(Exercise instructions):
Please print the eight records below word for word, each on its own line.

(Provided entries):

Segment Open

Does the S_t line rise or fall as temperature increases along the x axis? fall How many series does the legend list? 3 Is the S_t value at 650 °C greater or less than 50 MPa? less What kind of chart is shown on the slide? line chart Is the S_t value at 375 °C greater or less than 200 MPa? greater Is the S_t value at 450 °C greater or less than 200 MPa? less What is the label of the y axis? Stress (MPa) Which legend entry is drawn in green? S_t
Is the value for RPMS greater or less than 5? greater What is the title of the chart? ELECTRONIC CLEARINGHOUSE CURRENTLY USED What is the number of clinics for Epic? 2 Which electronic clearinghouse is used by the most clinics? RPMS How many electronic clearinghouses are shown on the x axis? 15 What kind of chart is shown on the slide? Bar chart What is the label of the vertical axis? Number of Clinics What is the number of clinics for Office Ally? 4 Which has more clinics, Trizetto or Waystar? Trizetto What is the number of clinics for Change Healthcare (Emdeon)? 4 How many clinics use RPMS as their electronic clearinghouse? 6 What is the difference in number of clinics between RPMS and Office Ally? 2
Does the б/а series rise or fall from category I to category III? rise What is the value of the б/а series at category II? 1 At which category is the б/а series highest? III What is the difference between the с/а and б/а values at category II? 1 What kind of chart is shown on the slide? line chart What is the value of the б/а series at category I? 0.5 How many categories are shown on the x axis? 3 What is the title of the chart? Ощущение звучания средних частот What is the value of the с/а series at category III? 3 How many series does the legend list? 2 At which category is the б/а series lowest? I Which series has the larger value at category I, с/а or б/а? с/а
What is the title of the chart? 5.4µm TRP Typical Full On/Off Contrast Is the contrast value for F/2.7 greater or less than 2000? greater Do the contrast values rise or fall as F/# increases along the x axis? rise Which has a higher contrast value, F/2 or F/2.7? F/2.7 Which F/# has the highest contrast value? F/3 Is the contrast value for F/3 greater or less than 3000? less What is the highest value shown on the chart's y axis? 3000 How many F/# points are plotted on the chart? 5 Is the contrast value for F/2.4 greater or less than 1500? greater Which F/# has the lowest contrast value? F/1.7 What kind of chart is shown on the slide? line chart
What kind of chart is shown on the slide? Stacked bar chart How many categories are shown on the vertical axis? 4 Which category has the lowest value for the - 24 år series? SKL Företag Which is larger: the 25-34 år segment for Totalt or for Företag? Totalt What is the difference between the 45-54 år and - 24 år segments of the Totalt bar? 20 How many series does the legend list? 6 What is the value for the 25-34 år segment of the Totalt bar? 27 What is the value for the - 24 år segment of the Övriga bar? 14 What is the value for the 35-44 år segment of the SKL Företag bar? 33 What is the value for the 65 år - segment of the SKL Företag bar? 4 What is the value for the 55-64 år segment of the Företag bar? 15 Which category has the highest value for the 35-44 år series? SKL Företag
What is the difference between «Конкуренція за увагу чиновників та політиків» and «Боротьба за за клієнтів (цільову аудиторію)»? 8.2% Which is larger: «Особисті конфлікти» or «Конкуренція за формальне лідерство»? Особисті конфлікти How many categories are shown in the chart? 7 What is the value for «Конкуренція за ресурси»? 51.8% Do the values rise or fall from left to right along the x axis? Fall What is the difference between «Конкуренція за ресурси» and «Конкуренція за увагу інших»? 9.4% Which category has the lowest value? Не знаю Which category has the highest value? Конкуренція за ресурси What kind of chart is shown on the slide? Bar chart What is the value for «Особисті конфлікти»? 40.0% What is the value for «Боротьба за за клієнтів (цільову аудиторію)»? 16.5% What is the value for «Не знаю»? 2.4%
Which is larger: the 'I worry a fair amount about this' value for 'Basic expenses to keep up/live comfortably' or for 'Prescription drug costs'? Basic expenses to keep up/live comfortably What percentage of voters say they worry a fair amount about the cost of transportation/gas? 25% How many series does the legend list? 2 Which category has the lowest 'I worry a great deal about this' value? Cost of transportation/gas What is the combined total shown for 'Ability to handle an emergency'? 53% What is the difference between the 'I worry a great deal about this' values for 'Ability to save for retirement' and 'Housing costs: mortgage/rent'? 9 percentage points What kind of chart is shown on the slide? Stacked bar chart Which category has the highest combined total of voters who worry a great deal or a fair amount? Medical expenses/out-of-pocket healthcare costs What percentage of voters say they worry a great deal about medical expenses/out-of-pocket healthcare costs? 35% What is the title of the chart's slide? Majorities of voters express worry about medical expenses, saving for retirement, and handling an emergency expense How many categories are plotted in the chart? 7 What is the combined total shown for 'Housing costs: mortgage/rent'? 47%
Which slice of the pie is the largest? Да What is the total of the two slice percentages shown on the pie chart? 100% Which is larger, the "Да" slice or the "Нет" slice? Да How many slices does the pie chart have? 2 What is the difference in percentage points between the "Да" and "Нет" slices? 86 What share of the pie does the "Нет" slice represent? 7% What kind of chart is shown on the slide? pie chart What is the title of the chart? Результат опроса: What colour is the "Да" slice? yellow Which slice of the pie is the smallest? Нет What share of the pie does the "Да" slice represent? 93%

Segment Closed

(Answer to the problem):
Does the S_t line rise or fall as temperature increases along the x axis? fall How many series does the legend list? 3 Is the S_t value at 650 °C greater or less than 50 MPa? less What kind of chart is shown on the slide? line chart Is the S_t value at 375 °C greater or less than 200 MPa? greater Is the S_t value at 450 °C greater or less than 200 MPa? less What is the label of the y axis? Stress (MPa) Which legend entry is drawn in green? S_t
Is the value for RPMS greater or less than 5? greater What is the title of the chart? ELECTRONIC CLEARINGHOUSE CURRENTLY USED What is the number of clinics for Epic? 2 Which electronic clearinghouse is used by the most clinics? RPMS How many electronic clearinghouses are shown on the x axis? 15 What kind of chart is shown on the slide? Bar chart What is the label of the vertical axis? Number of Clinics What is the number of clinics for Office Ally? 4 Which has more clinics, Trizetto or Waystar? Trizetto What is the number of clinics for Change Healthcare (Emdeon)? 4 How many clinics use RPMS as their electronic clearinghouse? 6 What is the difference in number of clinics between RPMS and Office Ally? 2
Does the б/а series rise or fall from category I to category III? rise What is the value of the б/а series at category II? 1 At which category is the б/а series highest? III What is the difference between the с/а and б/а values at category II? 1 What kind of chart is shown on the slide? line chart What is the value of the б/а series at category I? 0.5 How many categories are shown on the x axis? 3 What is the title of the chart? Ощущение звучания средних частот What is the value of the с/а series at category III? 3 How many series does the legend list? 2 At which category is the б/а series lowest? I Which series has the larger value at category I, с/а or б/а? с/а
What is the title of the chart? 5.4µm TRP Typical Full On/Off Contrast Is the contrast value for F/2.7 greater or less than 2000? greater Do the contrast values rise or fall as F/# increases along the x axis? rise Which has a higher contrast value, F/2 or F/2.7? F/2.7 Which F/# has the highest contrast value? F/3 Is the contrast value for F/3 greater or less than 3000? less What is the highest value shown on the chart's y axis? 3000 How many F/# points are plotted on the chart? 5 Is the contrast value for F/2.4 greater or less than 1500? greater Which F/# has the lowest contrast value? F/1.7 What kind of chart is shown on the slide? line chart
What kind of chart is shown on the slide? Stacked bar chart How many categories are shown on the vertical axis? 4 Which category has the lowest value for the - 24 år series? SKL Företag Which is larger: the 25-34 år segment for Totalt or for Företag? Totalt What is the difference between the 45-54 år and - 24 år segments of the Totalt bar? 20 How many series does the legend list? 6 What is the value for the 25-34 år segment of the Totalt bar? 27 What is the value for the - 24 år segment of the Övriga bar? 14 What is the value for the 35-44 år segment of the SKL Företag bar? 33 What is the value for the 65 år - segment of the SKL Företag bar? 4 What is the value for the 55-64 år segment of the Företag bar? 15 Which category has the highest value for the 35-44 år series? SKL Företag
What is the difference between «Конкуренція за увагу чиновників та політиків» and «Боротьба за за клієнтів (цільову аудиторію)»? 8.2% Which is larger: «Особисті конфлікти» or «Конкуренція за формальне лідерство»? Особисті конфлікти How many categories are shown in the chart? 7 What is the value for «Конкуренція за ресурси»? 51.8% Do the values rise or fall from left to right along the x axis? Fall What is the difference between «Конкуренція за ресурси» and «Конкуренція за увагу інших»? 9.4% Which category has the lowest value? Не знаю Which category has the highest value? Конкуренція за ресурси What kind of chart is shown on the slide? Bar chart What is the value for «Особисті конфлікти»? 40.0% What is the value for «Боротьба за за клієнтів (цільову аудиторію)»? 16.5% What is the value for «Не знаю»? 2.4%
Which is larger: the 'I worry a fair amount about this' value for 'Basic expenses to keep up/live comfortably' or for 'Prescription drug costs'? Basic expenses to keep up/live comfortably What percentage of voters say they worry a fair amount about the cost of transportation/gas? 25% How many series does the legend list? 2 Which category has the lowest 'I worry a great deal about this' value? Cost of transportation/gas What is the combined total shown for 'Ability to handle an emergency'? 53% What is the difference between the 'I worry a great deal about this' values for 'Ability to save for retirement' and 'Housing costs: mortgage/rent'? 9 percentage points What kind of chart is shown on the slide? Stacked bar chart Which category has the highest combined total of voters who worry a great deal or a fair amount? Medical expenses/out-of-pocket healthcare costs What percentage of voters say they worry a great deal about medical expenses/out-of-pocket healthcare costs? 35% What is the title of the chart's slide? Majorities of voters express worry about medical expenses, saving for retirement, and handling an emergency expense How many categories are plotted in the chart? 7 What is the combined total shown for 'Housing costs: mortgage/rent'? 47%
Which slice of the pie is the largest? Да What is the total of the two slice percentages shown on the pie chart? 100% Which is larger, the "Да" slice or the "Нет" slice? Да How many slices does the pie chart have? 2 What is the difference in percentage points between the "Да" and "Нет" slices? 86 What share of the pie does the "Нет" slice represent? 7% What kind of chart is shown on the slide? pie chart What is the title of the chart? Результат опроса: What colour is the "Да" slice? yellow Which slice of the pie is the smallest? Нет What share of the pie does the "Да" slice represent? 93%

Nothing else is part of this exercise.